In his dialogue Cratylus, the Greek philosopher Plato (428/427–348/347 bc) identified a fundamental problem regarding language. If the connection between words and things is entirely arbitrary or conventional, as it seems to be, it is difficult to understand how language enables human beings to gain knowledge or understanding of the world. As William Shakespeare (1564–1616) later put the difficulty: “What’s in a name? That which we call a rose by any other name would smell as sweet.” According to this view, words do nothing to disclose the natures of things: they are merely other things, to set alongside roses and the rest, without any cognitive value in themselves. This indeed was how they were regarded by Plato’s adversaries, the Sophists, who viewed language merely as a tool for influencing people, as in law courts and assemblies.

PlatoPlato, marble portrait bust, from an original of the 4th century bce; in the Capitoline Museums, Rome.G. Dagli Orti—DeA Picture Library/Learning Pictures

If this kind of skepticism seems natural, it is because conventionalism about names is closely related to conventionalism about truth. A person who says that animal is a tiger seems to communicate only that the thing he names as that animal falls into the class of things he names as tiger. But if it is arbitrary or conventional which class of things tiger names, how does his statement communicate any real knowledge?

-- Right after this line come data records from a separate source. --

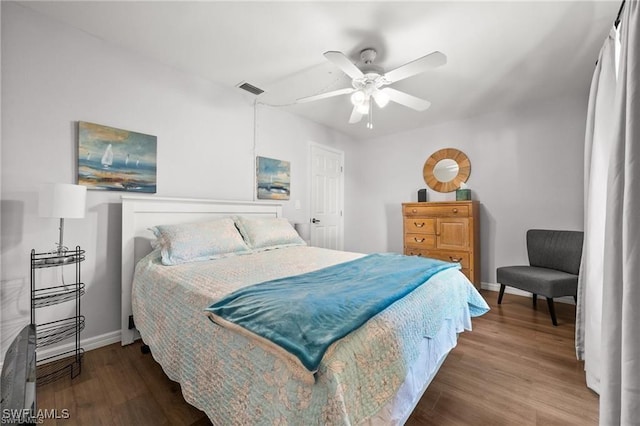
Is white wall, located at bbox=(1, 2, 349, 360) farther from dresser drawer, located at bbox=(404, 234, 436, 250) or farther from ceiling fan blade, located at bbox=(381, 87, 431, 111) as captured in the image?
dresser drawer, located at bbox=(404, 234, 436, 250)

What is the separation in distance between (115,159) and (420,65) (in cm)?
249

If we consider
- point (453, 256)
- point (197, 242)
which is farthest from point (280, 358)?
point (453, 256)

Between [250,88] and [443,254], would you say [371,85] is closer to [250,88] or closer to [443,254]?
[250,88]

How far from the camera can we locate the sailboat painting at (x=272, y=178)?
3357 mm

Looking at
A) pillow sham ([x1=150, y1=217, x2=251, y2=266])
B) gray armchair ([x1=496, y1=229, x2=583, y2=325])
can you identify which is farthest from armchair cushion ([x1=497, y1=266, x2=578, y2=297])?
pillow sham ([x1=150, y1=217, x2=251, y2=266])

Plato thought that the only possible explanation is to suppose that words are by nature connected to the things they name. This view survives in some religious traditions, which hold that it is impious to speak the name of God, and equally in fairy tales like Rumpelstiltskin, where to gain the dwarf’s name is to gain power over him. It is also closely related to the ideal of plain or self-interpreting speech, as well as to the notion that some languages display an enviable “closeness” to the nature of things. This is in fact what the 20th-century German philosopher Martin Heidegger (1889–1976) supposed of pre-Socratic Greek, and it is also suggested in Orwell’s metaphor of language as a windowpane.